Peterson is the one of three children—two sons and a daughter—and was born and raised in Chicago’s South Side. After graduating high school, his father told him he’d have to pay rent. So rather than pay room and board for a bedroom he shared with his younger brother, he enlisted in the US Army. Peterson went to Fort Campbell, Kentucky, for basic training and Fort Eustis, Virginia, for advanced training, where he completed Huey and Chinook crew chief schools. Afterwards, he went to Officer Candidate School, graduated in six months as a second lieutenant, was assigned to the 6th Infantry Division, and then sent to the Schofield Barracks in Hawaii in1968.
While at the Schofield Barracks, Peterson worked odd jobs and hours at the R&R Center, in Honolulu. All the soldiers were more than thrilled to assist the troops returning from Vietnam, he says, and some other troops were jealous. “Many times being an Infantry second lieutenant I was asked by the incoming flight, ‘What are you doing here? Why aren’t you in Vietnam?’ I went, ‘Army sent me. That’s all I know.’ ‘Want to trade?’” Peterson recalls in laughter.
After Hawaii, Peterson went to helicopter flight school and trained at Fort Wolters, Texas and at Fort Rucker, Alabama where he learned to fly Hueys. He graduated flight school in December 1969, was sent to Vietnam in March 1970 as a captain, and stationed at the 1st Cavalry Division at at Phước Vĩn.
Peterson flew troops into scouting and assault missions during his tenure in Vietnam. Before landing his fellow soldiers into the landing zone, the area would endure nine minutes of artillery fire and one minute of suppressive fire from Bell AH-1 Cobras to ensure a safe landing. The Hueys were armed with two M60 machine guns on both sides for good measure, nonetheless. Fortunately, things were relatively quiet for Peterson, and his Huey was only hit twice during his year there.
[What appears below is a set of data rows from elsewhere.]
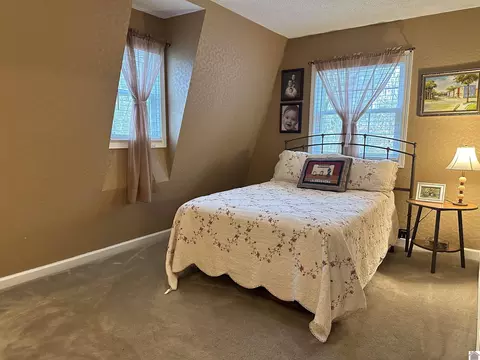 Bedroom - 894 Forest Dr, Benton, KY 42025 photo 8 of 10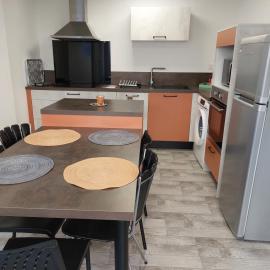 Agréable T2 50m2, hotel sa Aubin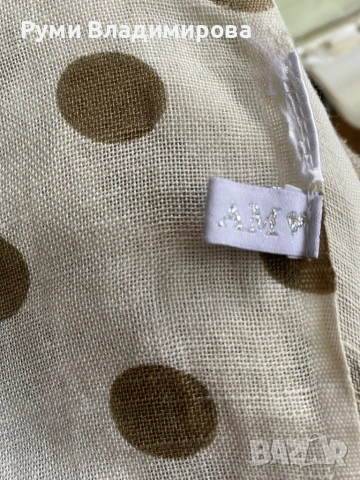 Бял шал на бежови точки, снимка 5 - Шалове - 53423351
It was on a single mission supporting the South Vietnamese, but he’s, “suspicious as to who fired on us that day because the one bullet they did dig out of the airframe was an M16 slug,” Peterson says.
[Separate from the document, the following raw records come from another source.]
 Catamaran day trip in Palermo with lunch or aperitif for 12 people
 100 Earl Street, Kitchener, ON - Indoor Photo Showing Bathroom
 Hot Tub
After returning to Vietnam, Peterson went to Fort Polk, Louisiana, to an advanced individual training brigade, where he worked several jobs, including company commander. He left active duty in 1972, stayed on as a reservist, and went back to school at the University of Illinois at Chicago. Despite completing his degree and finding work in sales, Peterson’s “first love” was calling, and he went back on active duty in 1983 as a major in the Army Reserves. While stationed in Stuttgart, Germany, he discovered his unit was being sent to Saudi Arabia for the Persian Gulf War, where he stayed for nearly six months.
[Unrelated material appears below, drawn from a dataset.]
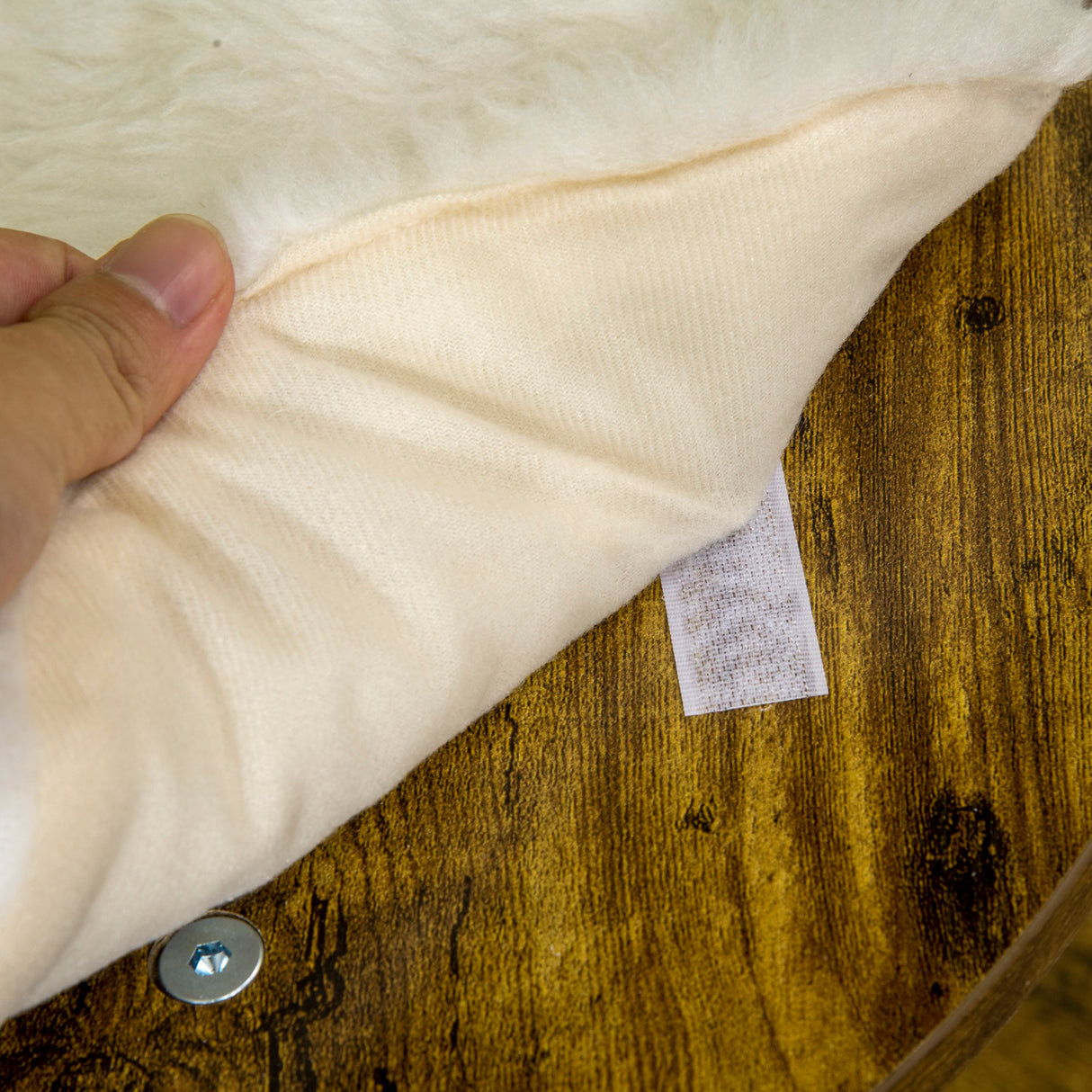 immagine-8-easycomfort-easycomfort-tiragraffi-per-gatti-con-mobile-porta-lettiera-posatoi-e-pallina-da-gioco-49x46x131-5-cm-marrone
Peterson returned to the States and worked at the Aviation Logistics School in Virginia, Fort Monroe, and in the Training and Doctrine command for a second time until he officially retired from the military on April 1,1997, after twenty-two-and-a-half years of service. He has three children, none of which joined the military, and, unfortunately, divorced from his wife in 2006.
Peterson is heavily involved in the veteran’s community, because he sees it as an opportunity to provide assistance to fellow veterans who’ve been less fortunate than he has been in post-military life. Peterson is satisfied, has no regrets about his military service, and thinks only the best of it. “The camaraderie of the unit in Vietnam was is a unique highpoint in my life. Never been that good since,” Peterson says. “Have always enjoyed the soldiers I worked with, but that camaraderie was tight.”